*Excerpt provided*:
::::

Tuesday, April 20, 2010

420 the Adult Way, Days 109 and 110

It took me a while to realize what day it was. Friends I haven't talked to in a while hit me up to say let's hang and some friends just backed away from hanging out. Then a friend from high school posted on her facebook status that she was burning sage to smudge her house, the adult way to celebrate 420.

That simple comment made me reminisce about the past especially since I've been feeling a little trapped lately. I can't imagine my future too clearly, so all I have to focus on is the past. Plus with another friend from high school visiting me this weekend, I was already thinking of high school and what it was like, what I was like.

Weed was never my kind of drug. I don't enjoy slowing down my mind or calming down. I should, but I don't. As an obsessive compulsive, I find comfort in my demented over-thinking that distracts me from my thoughts and intense emotions. I've become attached to them. The idea of disconnecting with it is off putting. Plus I'm just so unpracticed at minimal brain activity that it nearly feels unnatural.

I do crazy stuff all the time, but it has to feel right. Even the smallest of mundane activities turn me off if it's not my thing like crossing the street on a red light. 420 is like the super bowl for me. It's when everyone has plans and has a blast, but it's like my National Anti-Social Holiday. And that's okay. I should just prepare for it better.

Since I forgot about what today was I didn't have anything planned, but I liked the idea of cleansing my apartment. I live with four other girls. One girl exploits her sexuality, is vacuous, and superficial. She apparently likes me because she considers me to be attractive, but I don't respect her. I believe that carrying such a discriminating perspective in life manifests energy that exploits vanity, and I don't want it polluting mine. My ex was here recently. A guy who was once my friend threatened me and has been stalking my roommate. Our last encounter was an unpleasant one where he barged into my place, and I live in the living room.

::::

Could you write the next part of the blog entry about spending 420 the adult way, picking up right after its final sentence? The records have nothing to do with this.

*Source material*:
::::

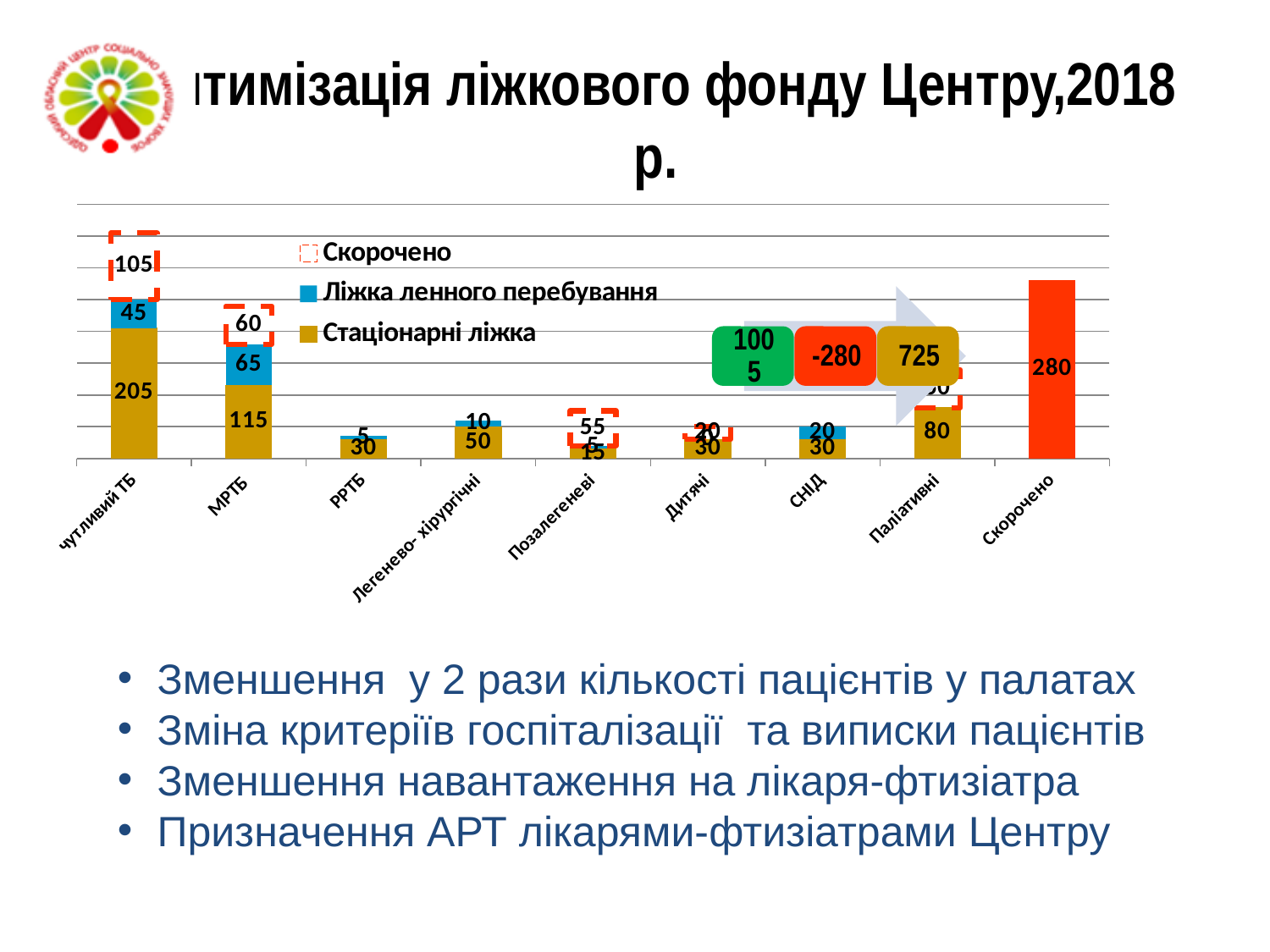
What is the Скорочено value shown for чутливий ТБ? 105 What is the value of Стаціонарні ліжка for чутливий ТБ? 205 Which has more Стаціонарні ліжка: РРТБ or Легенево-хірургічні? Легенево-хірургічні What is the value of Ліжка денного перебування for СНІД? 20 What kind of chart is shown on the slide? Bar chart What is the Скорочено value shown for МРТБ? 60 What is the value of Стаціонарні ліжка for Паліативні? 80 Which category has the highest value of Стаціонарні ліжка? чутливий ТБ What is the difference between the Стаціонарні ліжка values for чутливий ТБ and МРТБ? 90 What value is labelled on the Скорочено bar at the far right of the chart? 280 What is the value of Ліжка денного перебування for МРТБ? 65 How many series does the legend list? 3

::::

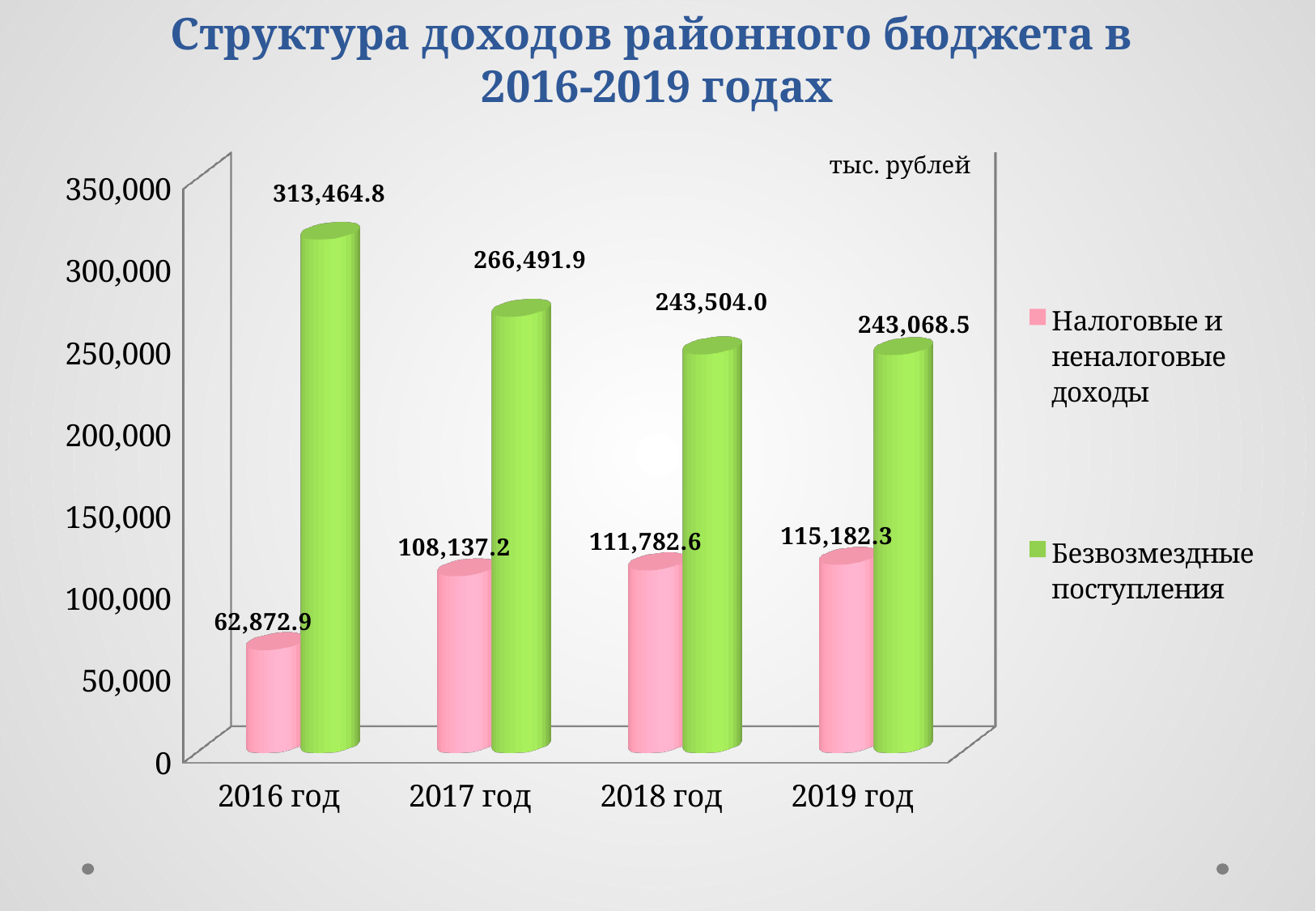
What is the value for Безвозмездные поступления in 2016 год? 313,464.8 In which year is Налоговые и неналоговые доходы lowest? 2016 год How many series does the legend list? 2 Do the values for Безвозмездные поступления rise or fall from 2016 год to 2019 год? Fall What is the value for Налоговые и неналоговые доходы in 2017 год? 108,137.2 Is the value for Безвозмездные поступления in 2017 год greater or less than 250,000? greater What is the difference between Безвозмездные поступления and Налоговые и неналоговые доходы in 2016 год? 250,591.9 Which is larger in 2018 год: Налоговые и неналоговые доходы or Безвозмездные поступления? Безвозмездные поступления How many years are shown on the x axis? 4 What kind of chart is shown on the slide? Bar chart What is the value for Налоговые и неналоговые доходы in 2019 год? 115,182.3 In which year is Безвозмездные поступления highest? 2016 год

::::

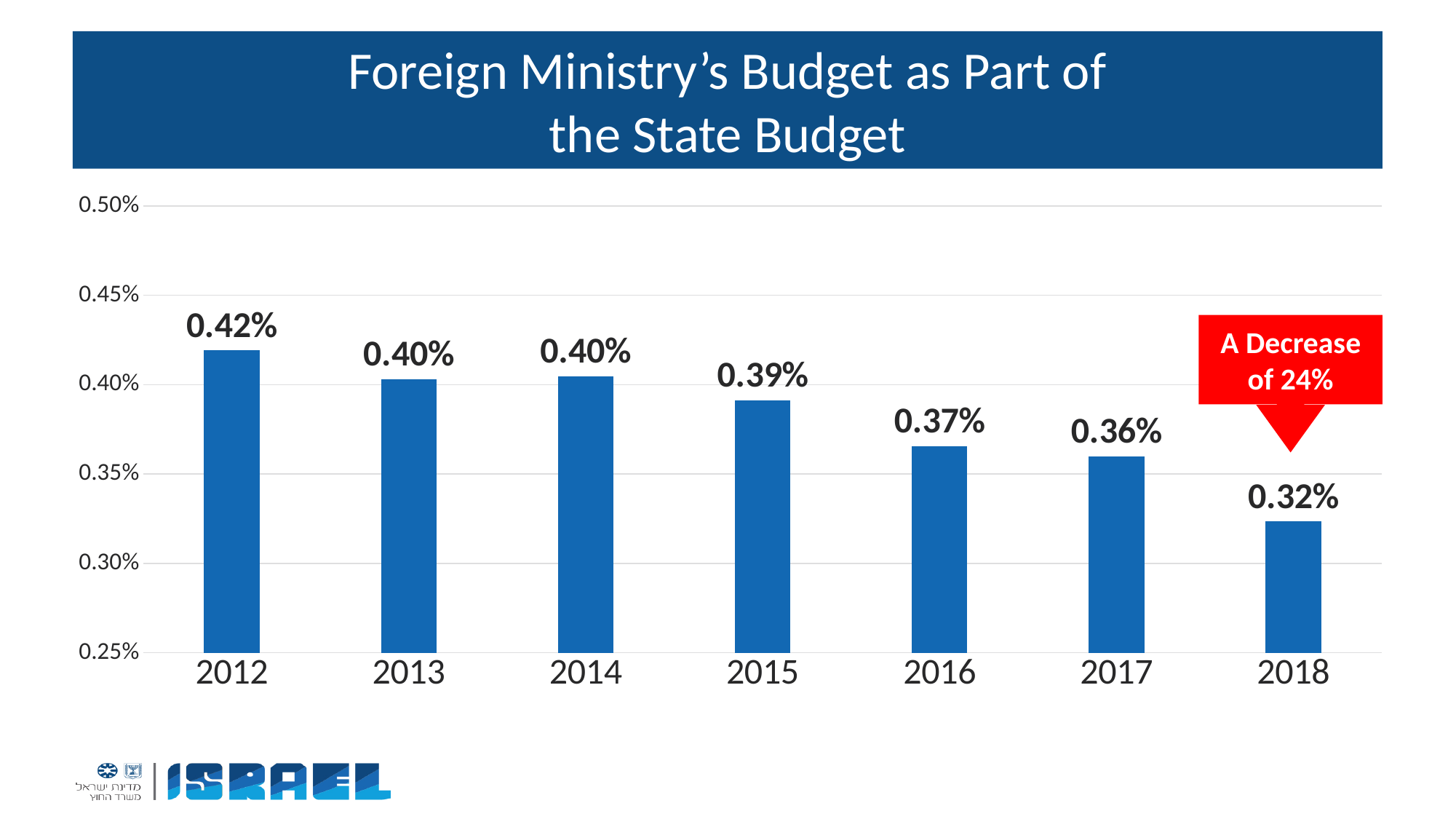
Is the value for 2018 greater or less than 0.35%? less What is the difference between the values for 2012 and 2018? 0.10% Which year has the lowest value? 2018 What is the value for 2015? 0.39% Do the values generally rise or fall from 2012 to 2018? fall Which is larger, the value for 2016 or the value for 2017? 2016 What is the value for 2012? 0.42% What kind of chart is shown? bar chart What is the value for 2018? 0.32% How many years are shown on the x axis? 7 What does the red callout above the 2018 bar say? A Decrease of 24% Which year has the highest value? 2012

::::

*Result*:
The living room welcomes any energy negative that circulates right outside of where I live. And let me tell you this place is contaminated! You have the "neighborly" hostility between the rockers and the quiet family, the wannabe rebel tweens that lead their chaotic lives, and the few untainted, reclusive individuals that harbor their own karma, and it might have floated into my space. Not to forget the soul sucker of this complex who religiously bangs and rings this unit to the beat of my pulsating headache.

So as you can see, smudging my living quarters is a magical idea! I did it rather unceremoniously by lighting my sage on the kitchen burner and just swirling it around until a thick white fog coated the air. While I was doing this I was thinking about how much more fulfilling this is and how empowering it is for me. Sage is meant to cleanse the air of negative qualities, negative qualities that burden us and enslave us of our past karma.

These things can trap a person's soul and keep it from moving forward. That can lead somewhere deeper into darkness or float around in stagnancy. Neither is good. Weed can have a stabilizing quality, but that can also lead to passivity and a person's hindrance. The kind of impact it has on a person varies on each individual based on their chemical reaction, as well as their emotional receptivity.

Having nothing to do with my drug preference, I don't want to feel still. I want to feel like I'm moving forward. "I'm not where I want to be. I'm not even where I should be. But thank God I'm not where I used to be." Spiritual cleansing is more my flavor.

Besides, my last experience left me unsettled. A trusted friend warned me against doing anything until I learn to control my power. My premonitions allow me to travel to other realities, but I'm grounded enough to know which reality I'm from and I always return. But when I'm high, those realities will bleed. And it has, he was right.

When my mind isn't compulsively fixated on something, it starts to wander to hidden desires. I started to think of him and I remembered what it was like to be with him, to feel the way I did. It all came rushing back to me, but I knew that wasn't the way things are anymore. He was gone. Things were different. He became so much a part of me and just like that, he vanished. All that's left is the memory of him. There's no trace or evidence that he was once here, with me.

How can such a brief presence have such a powerful effect? What is it about him that was so intoxicating and breathtaking? If he was that meaningful and the feelings were mutual, why was it so easy for him to leave me? Is it because I never really mattered to him? Is that why we were able to move on with our lives, as though we were untouched by each other? He was once there, and now he's gone. When we were together, it felt timeless. But now that it's over, it felt like it all ended in an instant, that our moment was too brief to be recorded, as though we never existed.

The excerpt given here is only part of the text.